Look below for the line that contains "Consider this experimental", then copy it and each following line exactly, through and including the line that contains "The evaluation procedure".

(Stored items)
::::::

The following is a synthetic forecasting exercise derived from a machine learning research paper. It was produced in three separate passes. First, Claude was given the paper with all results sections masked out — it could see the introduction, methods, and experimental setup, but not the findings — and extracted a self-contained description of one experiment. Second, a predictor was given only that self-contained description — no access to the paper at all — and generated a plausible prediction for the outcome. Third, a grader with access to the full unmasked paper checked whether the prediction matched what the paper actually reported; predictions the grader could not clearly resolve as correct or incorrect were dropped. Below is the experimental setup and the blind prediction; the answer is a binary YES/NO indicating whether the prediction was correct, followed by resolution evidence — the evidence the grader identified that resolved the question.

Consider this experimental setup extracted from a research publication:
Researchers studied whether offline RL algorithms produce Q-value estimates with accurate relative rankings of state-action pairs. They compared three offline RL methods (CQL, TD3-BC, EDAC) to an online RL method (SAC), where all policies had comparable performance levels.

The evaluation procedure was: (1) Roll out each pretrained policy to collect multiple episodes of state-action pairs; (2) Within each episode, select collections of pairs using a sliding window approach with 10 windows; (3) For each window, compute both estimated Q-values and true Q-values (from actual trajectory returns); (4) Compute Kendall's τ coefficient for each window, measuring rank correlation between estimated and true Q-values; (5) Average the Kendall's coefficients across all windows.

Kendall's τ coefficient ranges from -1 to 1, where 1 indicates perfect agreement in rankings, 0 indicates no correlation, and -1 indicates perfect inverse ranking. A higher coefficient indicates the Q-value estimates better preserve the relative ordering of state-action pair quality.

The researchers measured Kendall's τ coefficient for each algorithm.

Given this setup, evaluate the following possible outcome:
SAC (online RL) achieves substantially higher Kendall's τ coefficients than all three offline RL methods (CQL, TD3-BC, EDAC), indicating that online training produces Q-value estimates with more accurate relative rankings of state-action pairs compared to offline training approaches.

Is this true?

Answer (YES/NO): YES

::::::

> _Solution for this problem_
Consider this experimental setup extracted from a research publication:
Researchers studied whether offline RL algorithms produce Q-value estimates with accurate relative rankings of state-action pairs. They compared three offline RL methods (CQL, TD3-BC, EDAC) to an online RL method (SAC), where all policies had comparable performance levels.

The evaluation procedure was: (1) Roll out each pretrained policy to collect multiple episodes of state-action pairs; (2) Within each episode, select collections of pairs using a sliding window approach with 10 windows; (3) For each window, compute both estimated Q-values and true Q-values (from actual trajectory returns); (4) Compute Kendall's τ coefficient for each window, measuring rank correlation between estimated and true Q-values; (5) Average the Kendall's coefficients across all windows.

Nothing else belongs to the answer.